Afin de se faire une idée précise du château avant son déclin, Fernand Pouillon étudia avec le plus grand soin ce qui subsistait de la structure, et la compara avec les différents châteaux de la même époque. Il comprit qu’il lui fallait décider de la forme architecturale qu’il entendait donner à l’édifice : celle de la première forteresse du XIe siècle ou celle de l’élégant château du XVe siècle. Il pouvait aussi opter pour une « réinvention », mêlant éléments anciens et ultramodernes, comme le voulait la mode des années 1970.
Mais Fernand Pouillon changea radicalement d’idée lorsqu’il mena des recherches plus poussées sur l’histoire de la bâtisse. À la bibliothèque de Rodez, en effet, il découvrit un ouvrage présentant des gravures de l’intérieur du château avant qu’il ne tombe en ruine, et qui lui fournirent de précieuses indications quant à la disposition exacte de nombreuses pièces. Fasciné par l’architecture médiévale, il résolut d’intégrer aux matériaux modernes des détails inspirés des XIe et XVe siècles.

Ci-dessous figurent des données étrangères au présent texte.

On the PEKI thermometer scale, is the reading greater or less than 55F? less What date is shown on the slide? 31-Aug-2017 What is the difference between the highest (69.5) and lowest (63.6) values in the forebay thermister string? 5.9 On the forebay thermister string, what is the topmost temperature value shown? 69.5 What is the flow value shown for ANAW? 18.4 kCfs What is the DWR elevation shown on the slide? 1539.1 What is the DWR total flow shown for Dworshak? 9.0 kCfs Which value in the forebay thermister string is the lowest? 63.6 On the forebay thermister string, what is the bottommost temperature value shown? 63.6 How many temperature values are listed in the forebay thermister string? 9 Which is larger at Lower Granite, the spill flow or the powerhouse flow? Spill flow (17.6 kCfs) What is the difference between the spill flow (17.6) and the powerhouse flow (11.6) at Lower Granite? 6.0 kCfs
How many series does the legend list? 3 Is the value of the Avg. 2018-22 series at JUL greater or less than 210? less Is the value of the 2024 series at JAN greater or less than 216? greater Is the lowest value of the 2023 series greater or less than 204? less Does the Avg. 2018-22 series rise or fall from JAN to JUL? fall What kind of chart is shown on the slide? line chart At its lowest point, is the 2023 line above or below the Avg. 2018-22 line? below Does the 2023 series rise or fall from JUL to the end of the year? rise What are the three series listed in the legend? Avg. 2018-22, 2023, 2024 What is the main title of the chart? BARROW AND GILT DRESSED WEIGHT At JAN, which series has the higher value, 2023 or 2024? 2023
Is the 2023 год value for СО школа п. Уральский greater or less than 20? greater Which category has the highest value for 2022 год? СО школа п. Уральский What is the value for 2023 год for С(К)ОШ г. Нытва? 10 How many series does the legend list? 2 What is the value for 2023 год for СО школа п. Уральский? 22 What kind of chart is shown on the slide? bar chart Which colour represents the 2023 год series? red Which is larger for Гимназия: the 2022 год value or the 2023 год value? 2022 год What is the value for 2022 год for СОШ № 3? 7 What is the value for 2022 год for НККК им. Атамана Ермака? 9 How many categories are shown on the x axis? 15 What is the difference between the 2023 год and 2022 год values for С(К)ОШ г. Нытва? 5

Un défi architectural et humain

Lorsque Fernand Pouillon entreprit la restauration, le château n’était que décombres. De grands chênes émergeaient du donjon ou poussaient dans les ruines de certaines salles. Les larges baies d’autrefois n’étaient plus que de vastes trous béants dans des murs qui s’écroulaient.
Selon Vera, son épouse, le plus grand défi de Fernand Pouillon fut de maintenir debout les murs encore subsistants. Il y parvint en conservant le lierre qui les avait envahis, mais dont le feuillage assurait le maintien.

Fernand Pouillon et son équipe de maçons et de maîtres verriers décidèrent de n’utiliser pour la restauration que des techniques anciennes de construction médiévale. Dédaignant grues et équipements modernes, bravant l’à-pic de 40 mètres de la face nord, l’architecte et ses courageux ouvriers mirent en place à la main les énormes poutres, voûtes et cheminées, reconstruisant le château pierre après pierre, fenêtre après fenêtre.

La cour intérieure pendant la rénovation.

Un chef-d’œuvre retrouvé

Fernand Pouillon rendit à de nombreuses parties du château leur aspect original : les douves, le pont-levis, l’entrée intérieure furent ainsi recréés avec le plus grand soin et revirent le jour.
Il fallut un peu plus de huit ans à Fernand Pouillon et à son équipe pour ressusciter un tas de pierres en un majestueux château, à la double vocation de demeure à vivre et témoignage du passé.

Le Château de Belcastel après rénovation.